Among the claimed victims are Snowflake, Okta, Lastpass, Salesforce itself, Sony, AMD, and a lot more, according to statements made to The Register. The attackers said that the recon and exploitation has been going on for several months now. This marks the latest in a relentless series of attacks on Salesforce customers that has accelerated through 2025 and into 2026.
The campaign's technical mechanics reveal a concerning abuse of defensive security tools. The miscreants are using a modified version of an open source tool developed by Mandiant to perform mass scanning of public-facing Experience Cloud sites. Mandiant, the Google-owned consulting and incident response biz, released this tool in January to help Salesforce admins detect misconfigurations within the Salesforce Aura framework that could expose sensitive data.
The original tool identifies vulnerable objects by probing API endpoints that these sites expose (specifically the /s/sfsites/aura endpoint). However, ShinyHunters' version goes beyond this and exploits overly permissive guest user settings to extract data, according to Salesforce. The attackers told The Register they had crafted tools that can bypass a 2,000-record retrieval limit built into Salesforce's interface and steal customer information at scale.
The fundamental issue lies not in Salesforce's underlying technology but in how organisations have configured their systems. Publicly accessible Salesforce Experience sites use a dedicated "guest user profile" that allows unauthenticated users to view public pages, FAQs, or submit forms without logging in. However, if this profile is misconfigured with excessive permissions, data that is not intended to be made public may be accessible, allowing a threat actor to directly query Salesforce CRM objects without logging in.

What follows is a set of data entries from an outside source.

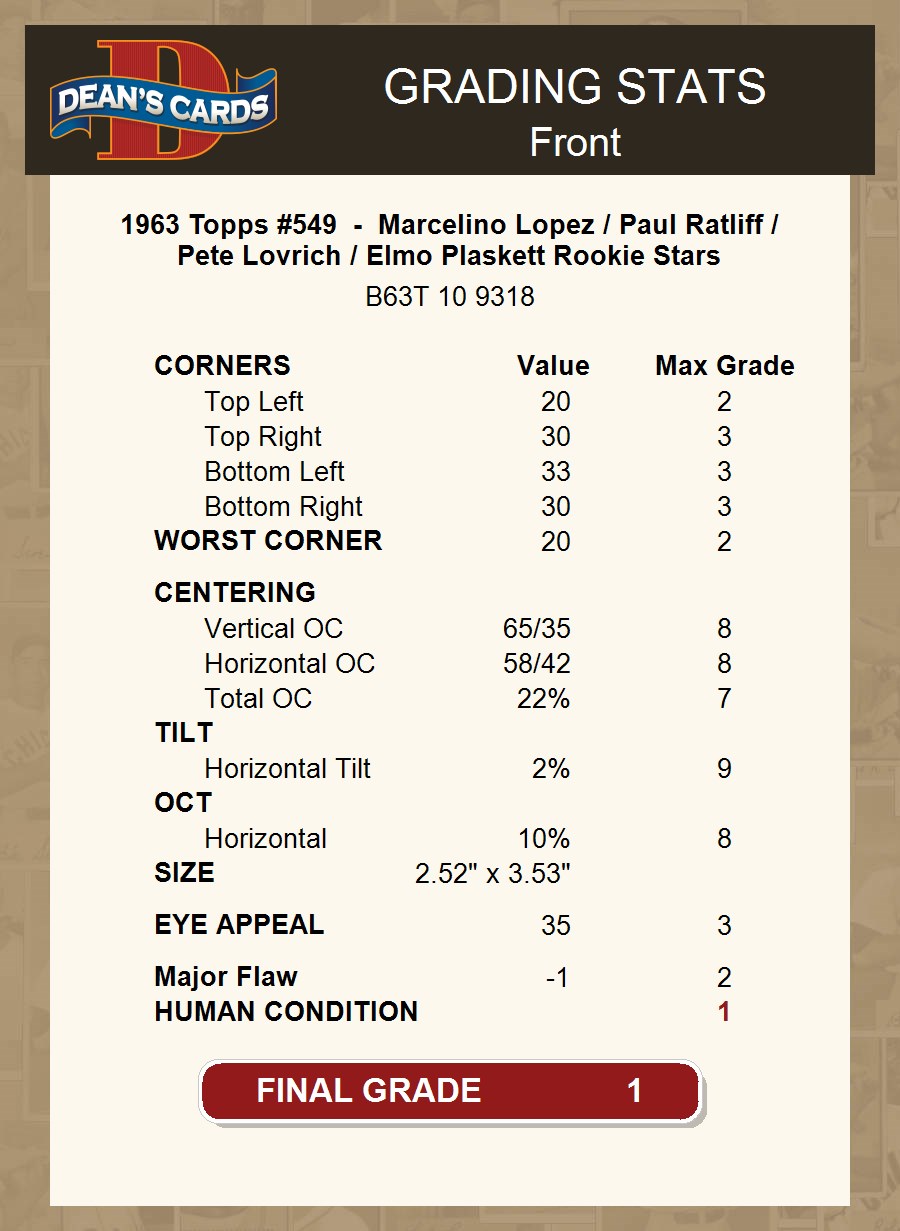 DEAN'S CARDS

GRADING STATS
Front

1963 Topps #549 - Marcelino Lopez / Paul Ratliff / Pete Lovrich / Elmo Plaskett Rookie Stars
B63T 10 9318

| CORNERS | Value | Max Grade |
|---|---|---|
| Top Left | 20 | 2 |
| Top Right | 30 | 3 |
| Bottom Left | 33 | 3 |
| Bottom Right | 30 | 3 |
| WORST CORNER | 20 | 2 |
| CENTERING | | |
| Vertical OC | 65/35 | 8 |
| Horizontal OC | 58/42 | 8 |
| Total OC | 22% | 7 |
| TILT | | |
| Horizontal Tilt | 2% | 9 |
| OCT | | |
| Horizontal | 10% | 8 |
| SIZE | 2.52" x 3.53" | |
| EYE APPEAL | 35 | 3 |
| Major Flaw | -1 | 2 |
| HUMAN CONDITION | | 1 |

FINAL GRADE 1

The attackers are using guest user profiles that have been configured to allow public access to objects and fields that should not be made publicly available, and then stealing info, such as names and phone numbers, for follow-on social engineering attacks. Voice phishing remains the most effective initial vector, with attackers impersonating IT staff to trick employees into revealing credentials.
Mandiant, acknowledging the tool's misuse, has moved to assist customers. Mandiant, the Google-owned consulting and incident response biz, released this tool in January to help Salesforce admins detect misconfigurations within the Salesforce Aura framework that could expose sensitive data. The firm signalled that they are working closely with Salesforce and our customers to provide the necessary telemetry and detection rules to mitigate potential risk.

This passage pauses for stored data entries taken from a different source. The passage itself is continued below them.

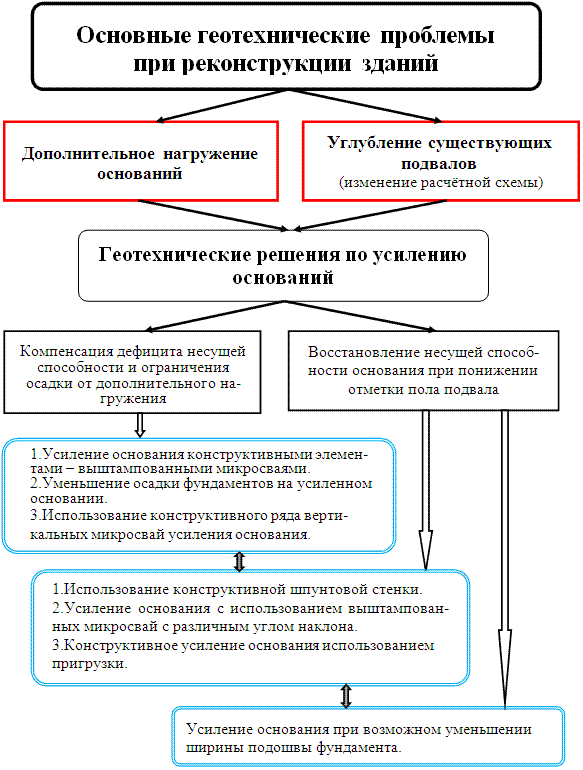 Основные геотехнические проблемы при реконструкции зданий

Дополнительное нагружение оснований

Углубление существующих подвалов
(изменение расчётной схемы)

Геотехнические решения по усилению оснований

Компенсация дефицита несущей способности и ограничения осадки от дополнительного нагружения

Восстановление несущей способности основания при понижении отметки пола подвала

1.Усиление основания конструктивными элементами – выштампованными микросваями.
2.Уменьшение осадки фундаментов на усиленном основании.
3.Использование конструктивного ряда вертикальных микросвай усиления основания.

1.Использование конструктивной шпунтовой стенки.
2.Усиление основания с использованием выштампованных микросвай с различным углом наклона.
3.Конструктивное усиление основания использованием пригрузки.

Усиление основания при возможном уменьшении ширины подошвы фундамента.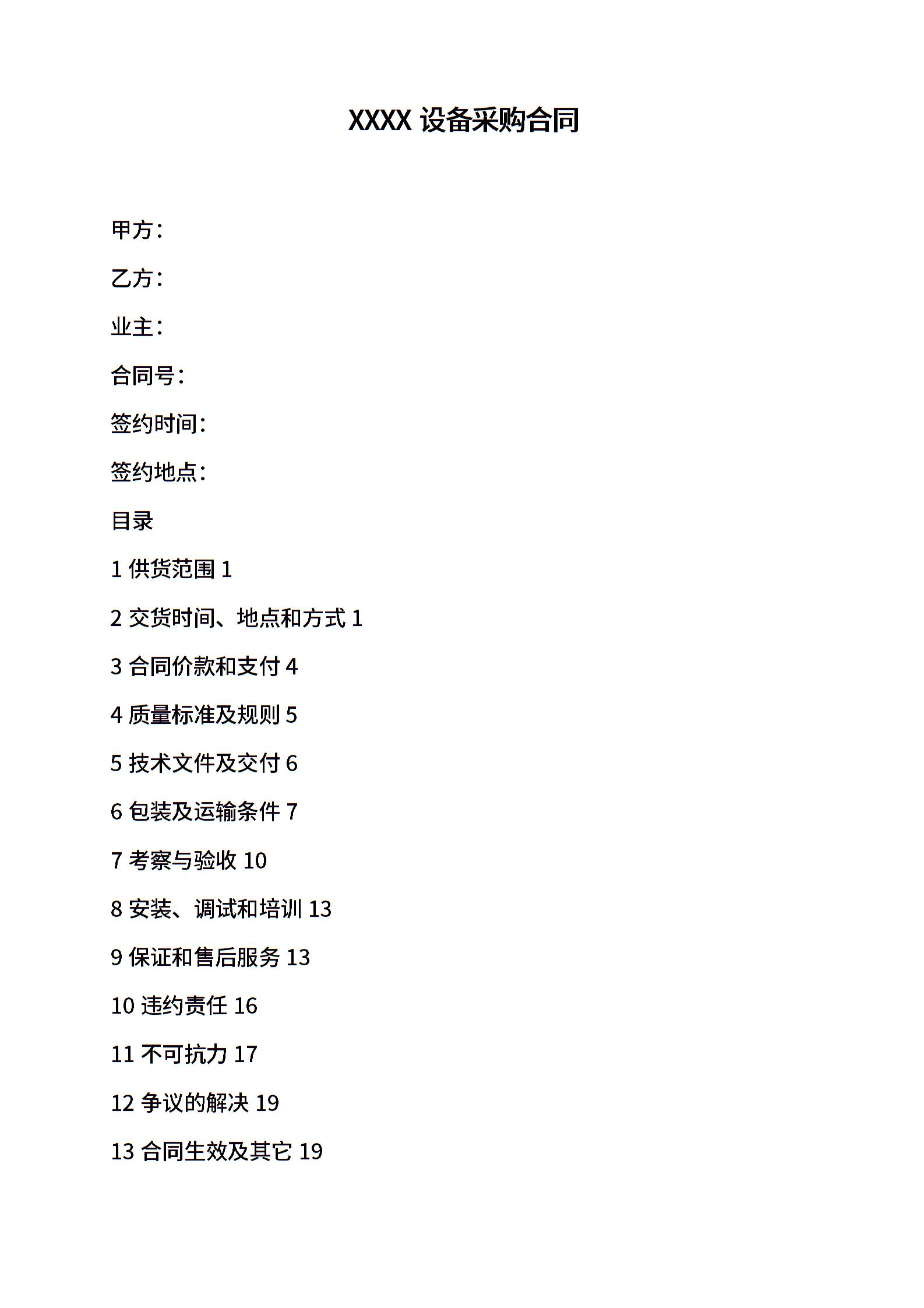 XXXX 设备采购合同

甲方：

乙方：

业主：

合同号：

签约时间：

签约地点：

目录

1 供货范围 1

2 交货时间、地点和方式 1

3 合同价款和支付 4

4 质量标准及规则 5

5 技术文件及交付 6

6 包装及运输条件 7

7 考察与验收 10

8 安装、调试和培训 13

9 保证和售后服务 13

10 违约责任 16

11 不可抗力 17

12 争议的解决 19

13 合同生效及其它 19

For organisations using Salesforce, the remediation pathway is clear but demands immediate action. Salesforce recommends customers immediately audit guest user permissions and enforce a least privilege access model to restrict access to the absolute minimum objects and fields required. Users should also ensure that the default external access is set to "private" (in Setup > Sharing Settings) for all objects. Plus, uncheck "Allow guest users to access public APIs" in site settings and uncheck "API Enabled" in the guest user profile's System Permissions.
The broader pattern raises questions about whether technology companies have done enough to communicate configuration risks to their customers. Salesforce has been a longtime target of the extortion crew, which has stolen data from hundreds of the CRM giant's customers in a series of attacks over the past year. ShinyHunters was also the crew behind the 2024 Snowflake customers' database intrusions.
There is no quick technical fix that absolves organisations of responsibility. The shared responsibility model in cloud computing means that Salesforce cannot secure misconfigured environments on behalf of its customers. Security leaders who have delayed audits or deferred permission reviews now face immediate pressure to act.